Common connection errors
"Connection refused": Port 22 is blocked by your server's firewall. Check sudo ufw status on VPS. For shared hosting, contact your host — SFTP may not be enabled.
"Host key verification failed": The server's fingerprint has changed since you last connected. This can mean the server was rebuilt (normal) or a man-in-the-middle attack (uncommon). Verify with your host before accepting the new key. Remove the old entry: ssh-keygen -R yourdomain.in.
"Permission denied (publickey)": Your SSH key isn't set up correctly. Fall back to password authentication to verify connectivity, then troubleshoot the key setup.
"No such file or directory": You're in the wrong directory on the server. Use ls and pwd in the sftp prompt to orient yourself.
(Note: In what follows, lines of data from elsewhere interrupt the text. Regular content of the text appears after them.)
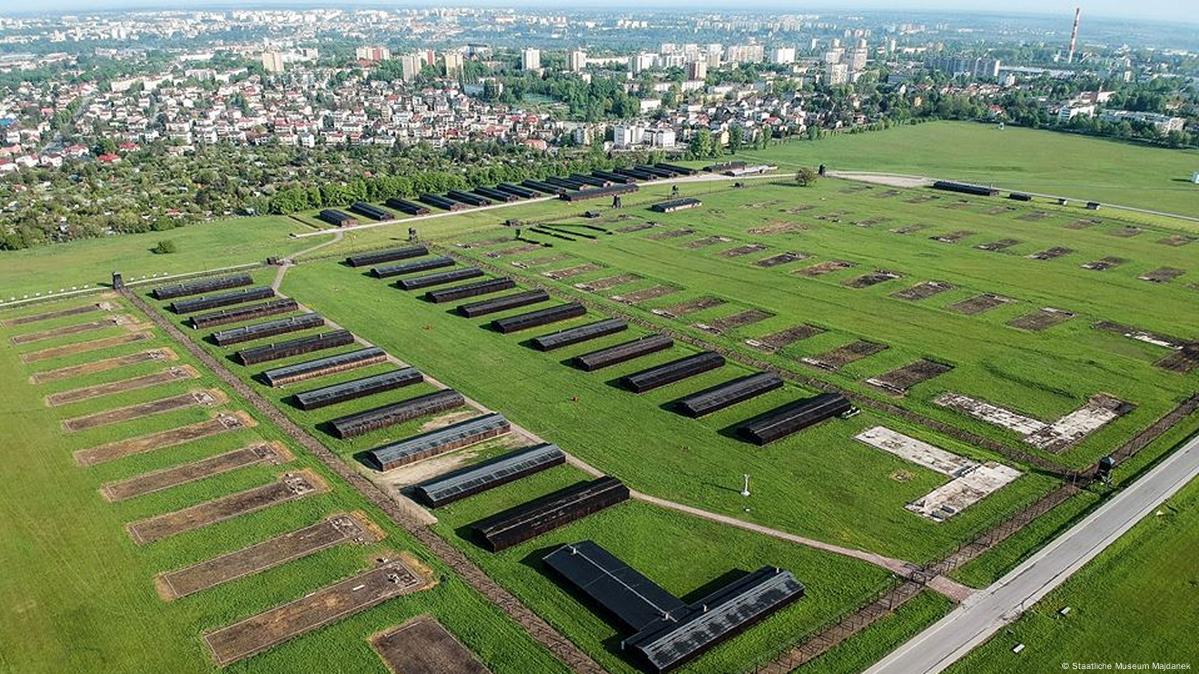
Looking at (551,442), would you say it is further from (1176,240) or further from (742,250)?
(1176,240)

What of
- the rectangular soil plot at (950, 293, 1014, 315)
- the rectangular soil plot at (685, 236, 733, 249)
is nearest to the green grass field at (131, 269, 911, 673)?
the rectangular soil plot at (950, 293, 1014, 315)

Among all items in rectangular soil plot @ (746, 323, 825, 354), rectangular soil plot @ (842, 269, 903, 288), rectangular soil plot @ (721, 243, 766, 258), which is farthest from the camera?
rectangular soil plot @ (721, 243, 766, 258)

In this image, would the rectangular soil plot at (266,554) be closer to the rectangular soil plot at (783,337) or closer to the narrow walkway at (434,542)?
the narrow walkway at (434,542)

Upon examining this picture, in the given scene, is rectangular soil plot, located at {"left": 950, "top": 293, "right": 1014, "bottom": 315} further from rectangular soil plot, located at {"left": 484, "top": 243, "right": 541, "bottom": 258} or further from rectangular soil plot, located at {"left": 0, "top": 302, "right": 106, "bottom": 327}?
rectangular soil plot, located at {"left": 0, "top": 302, "right": 106, "bottom": 327}

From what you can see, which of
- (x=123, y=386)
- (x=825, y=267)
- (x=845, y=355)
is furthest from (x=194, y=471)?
(x=825, y=267)

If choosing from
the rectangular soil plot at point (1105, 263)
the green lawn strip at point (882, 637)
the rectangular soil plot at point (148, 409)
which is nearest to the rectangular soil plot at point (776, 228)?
the rectangular soil plot at point (1105, 263)
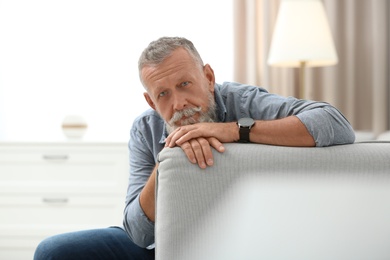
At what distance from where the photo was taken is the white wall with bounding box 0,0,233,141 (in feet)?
13.3

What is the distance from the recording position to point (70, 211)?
3.47 m

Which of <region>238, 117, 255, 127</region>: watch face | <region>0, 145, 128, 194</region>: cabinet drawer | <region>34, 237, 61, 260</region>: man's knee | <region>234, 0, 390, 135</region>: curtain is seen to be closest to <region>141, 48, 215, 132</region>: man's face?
<region>238, 117, 255, 127</region>: watch face

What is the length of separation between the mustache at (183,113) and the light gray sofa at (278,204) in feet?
1.39

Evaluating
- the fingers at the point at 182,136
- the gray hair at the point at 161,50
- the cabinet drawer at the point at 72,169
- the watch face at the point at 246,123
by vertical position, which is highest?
the gray hair at the point at 161,50

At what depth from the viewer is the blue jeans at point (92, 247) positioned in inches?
65.7

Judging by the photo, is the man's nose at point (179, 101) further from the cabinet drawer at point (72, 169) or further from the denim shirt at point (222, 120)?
the cabinet drawer at point (72, 169)

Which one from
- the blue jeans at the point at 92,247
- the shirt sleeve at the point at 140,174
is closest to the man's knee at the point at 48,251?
the blue jeans at the point at 92,247

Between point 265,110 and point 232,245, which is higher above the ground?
point 265,110

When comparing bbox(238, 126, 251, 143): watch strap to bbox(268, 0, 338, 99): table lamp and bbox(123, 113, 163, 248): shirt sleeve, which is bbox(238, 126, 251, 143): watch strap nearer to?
bbox(123, 113, 163, 248): shirt sleeve

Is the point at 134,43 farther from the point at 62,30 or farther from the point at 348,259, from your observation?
the point at 348,259

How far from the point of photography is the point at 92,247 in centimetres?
173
"Broken pipe" or disconnection during large uploads: Network instability. Use rsync instead of sftp for large transfers — rsync resumes where it left off.
Replacing FTP entirely
If you're still using a plain FTP client out of habit, here's the migration:
- Install FileZilla or WinSCP
- Change connection type to SFTP (port 22 instead of 21)
- Use the same credentials — they work over SFTP
- Your paths and workflow are identical
There is no reason to use plain FTP in 2025. SFTP provides the same file browsing and transfer experience with full encryption and no additional setup for most shared hosting and all VPS accounts.